Dava konusu olaya bu kapsamda bakıldığında; otomobilin 2. el alıcısı bulunan davacının, garanti süresi içinde meydana gelen arızalar nedeni ile otomobili üreten firmaya husumet yönelterek açtığı davada, taraflar arasında mal ya da hizmet alım satım ilişkisi bulunmadığı belirtilerek tüketici mahkemesinin görevli olmadığı gerekçesi ile Bursa Tüketici Mahkemesi’nce verilmiş bulunan karar bozulmuş ise de yukarda anılan H.G.K. kararı uyarınca, bir kimsenin tüketici sıfatını kazanması için doğrudan mal ya da hizmeti satın almış bulunmasının şart olmadığı; üreticinin, garanti süresi içinde malı elinde bulunduran herkese karşı 4077 Sayılı Tüketicinin Korunması Hakkında Yasa kapsamında sorumlu bulunduğunun kabulü gerekir.
Diğer yandan, görev konusu kamu düzenine ilişkin olup yargılamanın her aşamasında mahkemelerce kendiliğinden gözetilir.
Yerel mahkemece açıklanan sebeplerle davacının tüketici olduğu ve 4077 Sayılı Tüketicinin Korunması Hakkında Yasa’nın 23/1. maddesinde yer alan “Bu kanunun uygulanmasıyla ilgili olarak çıkacak her türlü ihtilaflara tüketici mahkemelerinde bakılır” biçimindeki düzenleme gereğince davaya bakmaya tüketici mahkemesinin görevli olduğu gözetilerek, mahkemenin görevsizliği sebebiyle dava dilekçesinin reddedilmesi gerekirken, işin esasının incelenmiş olması doğru olmadığından kararın bozulması gerekmiştir.

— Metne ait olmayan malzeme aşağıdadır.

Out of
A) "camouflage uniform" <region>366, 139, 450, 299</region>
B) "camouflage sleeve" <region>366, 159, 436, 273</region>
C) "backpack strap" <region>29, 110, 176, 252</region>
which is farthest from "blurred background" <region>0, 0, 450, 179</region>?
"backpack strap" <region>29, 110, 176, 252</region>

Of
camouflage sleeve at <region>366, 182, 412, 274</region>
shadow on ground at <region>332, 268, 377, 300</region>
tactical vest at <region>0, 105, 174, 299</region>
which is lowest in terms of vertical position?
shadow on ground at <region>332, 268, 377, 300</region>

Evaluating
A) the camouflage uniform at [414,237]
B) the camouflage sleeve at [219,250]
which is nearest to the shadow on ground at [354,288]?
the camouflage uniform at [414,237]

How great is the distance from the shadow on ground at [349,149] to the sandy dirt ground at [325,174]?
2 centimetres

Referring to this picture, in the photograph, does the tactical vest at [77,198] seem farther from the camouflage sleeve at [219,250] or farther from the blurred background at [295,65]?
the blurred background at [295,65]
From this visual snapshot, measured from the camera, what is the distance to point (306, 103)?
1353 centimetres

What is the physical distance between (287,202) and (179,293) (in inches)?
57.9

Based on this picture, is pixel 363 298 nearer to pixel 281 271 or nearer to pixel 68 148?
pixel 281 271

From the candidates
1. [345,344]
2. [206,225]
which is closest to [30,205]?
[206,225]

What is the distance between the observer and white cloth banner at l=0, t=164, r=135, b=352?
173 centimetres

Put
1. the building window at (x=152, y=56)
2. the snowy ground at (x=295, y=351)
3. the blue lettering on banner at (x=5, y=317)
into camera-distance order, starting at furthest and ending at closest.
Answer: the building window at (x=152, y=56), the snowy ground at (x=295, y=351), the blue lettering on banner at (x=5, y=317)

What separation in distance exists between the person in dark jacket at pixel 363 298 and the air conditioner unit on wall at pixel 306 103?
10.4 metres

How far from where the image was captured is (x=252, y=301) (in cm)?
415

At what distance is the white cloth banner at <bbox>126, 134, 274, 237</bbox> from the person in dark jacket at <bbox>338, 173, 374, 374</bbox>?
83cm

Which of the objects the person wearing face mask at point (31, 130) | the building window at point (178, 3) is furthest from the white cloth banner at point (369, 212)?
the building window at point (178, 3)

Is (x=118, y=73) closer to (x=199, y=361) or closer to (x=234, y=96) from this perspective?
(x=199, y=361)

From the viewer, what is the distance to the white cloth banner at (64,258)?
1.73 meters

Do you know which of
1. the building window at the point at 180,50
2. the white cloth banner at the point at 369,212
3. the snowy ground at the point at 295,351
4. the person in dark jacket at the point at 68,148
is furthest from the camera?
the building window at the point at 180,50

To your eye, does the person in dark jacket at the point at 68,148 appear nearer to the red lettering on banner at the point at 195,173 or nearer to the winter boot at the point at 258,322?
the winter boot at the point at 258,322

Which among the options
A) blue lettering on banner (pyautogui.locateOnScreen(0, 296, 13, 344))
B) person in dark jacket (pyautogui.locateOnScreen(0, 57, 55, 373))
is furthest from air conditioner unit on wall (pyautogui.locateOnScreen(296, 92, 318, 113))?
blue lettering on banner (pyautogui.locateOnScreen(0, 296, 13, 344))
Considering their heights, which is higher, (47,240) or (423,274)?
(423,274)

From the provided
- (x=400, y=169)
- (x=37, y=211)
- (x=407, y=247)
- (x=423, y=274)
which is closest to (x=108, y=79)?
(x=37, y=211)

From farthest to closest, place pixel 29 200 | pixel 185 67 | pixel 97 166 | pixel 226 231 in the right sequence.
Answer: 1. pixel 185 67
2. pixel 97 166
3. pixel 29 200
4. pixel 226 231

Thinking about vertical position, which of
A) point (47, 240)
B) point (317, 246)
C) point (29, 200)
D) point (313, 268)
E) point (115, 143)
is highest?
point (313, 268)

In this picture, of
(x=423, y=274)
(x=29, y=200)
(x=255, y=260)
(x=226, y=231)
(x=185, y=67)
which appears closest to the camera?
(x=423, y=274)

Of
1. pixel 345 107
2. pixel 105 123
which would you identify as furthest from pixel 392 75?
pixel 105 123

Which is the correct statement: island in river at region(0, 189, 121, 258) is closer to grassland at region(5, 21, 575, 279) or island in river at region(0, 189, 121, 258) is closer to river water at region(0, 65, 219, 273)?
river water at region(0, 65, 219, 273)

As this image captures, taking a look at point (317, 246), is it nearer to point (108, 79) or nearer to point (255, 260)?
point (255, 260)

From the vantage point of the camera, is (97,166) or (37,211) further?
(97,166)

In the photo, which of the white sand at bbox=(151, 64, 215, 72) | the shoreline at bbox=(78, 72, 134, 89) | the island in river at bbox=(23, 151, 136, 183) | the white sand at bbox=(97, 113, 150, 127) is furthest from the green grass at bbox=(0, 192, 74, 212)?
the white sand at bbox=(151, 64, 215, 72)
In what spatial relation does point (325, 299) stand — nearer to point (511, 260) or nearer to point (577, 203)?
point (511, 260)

SONUÇ : Temyiz olunan kararın yukarda açıklanan sebeple BOZULMASINA; bozma nedenine göre davacının sair temyiz itirazlarının incelenmesine şimdilik yer olmadığına ve temyiz eden davacı yararına takdir olunan 825,00.-TL duruşma avukatlık ücretinin davalıya yükletilmesine ve peşin alınan harcın istenmesi halinde iadesine, 18.01.2011 tarihinde oybirliği ile karar verildi.
T.C.
YARGITAY
13. HUKUK DAİRESİ
E. 2012/5689
K. 2012/9013
T. 3.4.2012
• ARACIN AYIPLI OLMASINA DAYALI ÖDENEN BEDELLERİN İADESİ İSTEMİ ( Davalıların Davacının Kullandığı Kredi Nedeniyle Ödediği Faizden Dolayı Herhangi Geliri ve Sebepsiz Zenginleşmeleri Olmadığından Davalılar Ancak Peşin Satış Bedelini Ödemekle Yükümlü Olduğu )

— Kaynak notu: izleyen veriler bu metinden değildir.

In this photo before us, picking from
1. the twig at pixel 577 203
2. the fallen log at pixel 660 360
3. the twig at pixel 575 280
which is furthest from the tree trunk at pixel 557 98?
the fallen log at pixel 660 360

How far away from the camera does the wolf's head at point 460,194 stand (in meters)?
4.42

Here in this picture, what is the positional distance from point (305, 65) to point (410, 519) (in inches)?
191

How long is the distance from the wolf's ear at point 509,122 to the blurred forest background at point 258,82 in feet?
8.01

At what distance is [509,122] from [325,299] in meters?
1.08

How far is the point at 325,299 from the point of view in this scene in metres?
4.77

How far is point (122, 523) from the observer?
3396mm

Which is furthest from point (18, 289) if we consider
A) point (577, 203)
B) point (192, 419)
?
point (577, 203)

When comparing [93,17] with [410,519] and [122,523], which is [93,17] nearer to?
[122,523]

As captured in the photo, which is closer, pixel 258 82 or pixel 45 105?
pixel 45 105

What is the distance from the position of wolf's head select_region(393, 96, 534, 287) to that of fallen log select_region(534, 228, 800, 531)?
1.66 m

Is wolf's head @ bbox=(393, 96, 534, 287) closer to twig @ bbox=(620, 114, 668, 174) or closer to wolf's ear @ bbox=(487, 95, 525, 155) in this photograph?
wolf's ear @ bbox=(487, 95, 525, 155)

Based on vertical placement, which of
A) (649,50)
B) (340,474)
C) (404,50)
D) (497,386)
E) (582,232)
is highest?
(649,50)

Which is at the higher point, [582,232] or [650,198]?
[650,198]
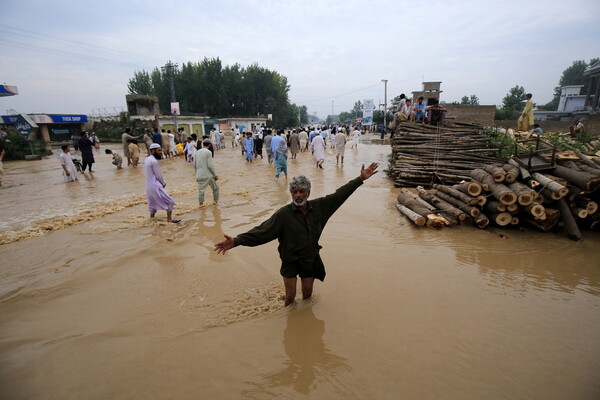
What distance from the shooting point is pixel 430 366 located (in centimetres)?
260

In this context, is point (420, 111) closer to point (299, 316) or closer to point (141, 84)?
point (299, 316)

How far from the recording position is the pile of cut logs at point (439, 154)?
9.30 m

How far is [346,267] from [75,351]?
327cm

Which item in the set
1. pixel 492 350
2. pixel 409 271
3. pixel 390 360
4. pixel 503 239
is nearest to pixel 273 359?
pixel 390 360

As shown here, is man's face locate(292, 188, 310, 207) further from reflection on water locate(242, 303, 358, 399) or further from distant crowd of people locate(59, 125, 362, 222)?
distant crowd of people locate(59, 125, 362, 222)

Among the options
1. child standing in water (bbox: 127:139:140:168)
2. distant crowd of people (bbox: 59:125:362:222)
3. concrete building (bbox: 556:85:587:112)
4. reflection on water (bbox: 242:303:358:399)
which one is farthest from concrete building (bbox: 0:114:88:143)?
concrete building (bbox: 556:85:587:112)

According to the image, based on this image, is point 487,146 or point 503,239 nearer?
point 503,239

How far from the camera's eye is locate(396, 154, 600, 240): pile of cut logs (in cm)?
546

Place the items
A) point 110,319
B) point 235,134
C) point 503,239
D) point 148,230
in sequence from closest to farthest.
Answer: point 110,319
point 503,239
point 148,230
point 235,134

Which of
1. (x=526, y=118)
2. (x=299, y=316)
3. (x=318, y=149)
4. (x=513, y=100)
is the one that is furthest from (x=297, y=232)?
(x=513, y=100)

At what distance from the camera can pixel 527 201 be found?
217 inches

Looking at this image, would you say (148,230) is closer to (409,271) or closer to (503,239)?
(409,271)

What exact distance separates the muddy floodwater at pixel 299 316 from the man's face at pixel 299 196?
1.31 meters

• KREDİ FAİZİNİN TAHSİLİ ( Satın Alınan Aracın Ayıplı Olduğunu Belirterek Araç İçin Ödediği Banka Faizinin Tahsili – Davalılar Hakkında Sadece Satış Bedelinin Tahsiline Karar Verilmesi Gerekirken Krediye İlişkin Faizin de Tahsiline Karar Verilmesinin Usul ve Yasaya Aykırı Olduğu )
• ARAÇ BEDELİNİN İADESİ ( Ayıplı Olduğunu Belirterek Araç İçin Ödediği Banka Faizinin Tahsili – Davalıların Davacının Kullandığı Kredi Nedeniyle Ödediği Faizden Dolayı Herhangi Geliri ve Sebepsiz Zenginleşmeleri Olmadığından Davalılar Ancak Peşin Satış Bedelini Ödemekle Yükümlü Olduğu )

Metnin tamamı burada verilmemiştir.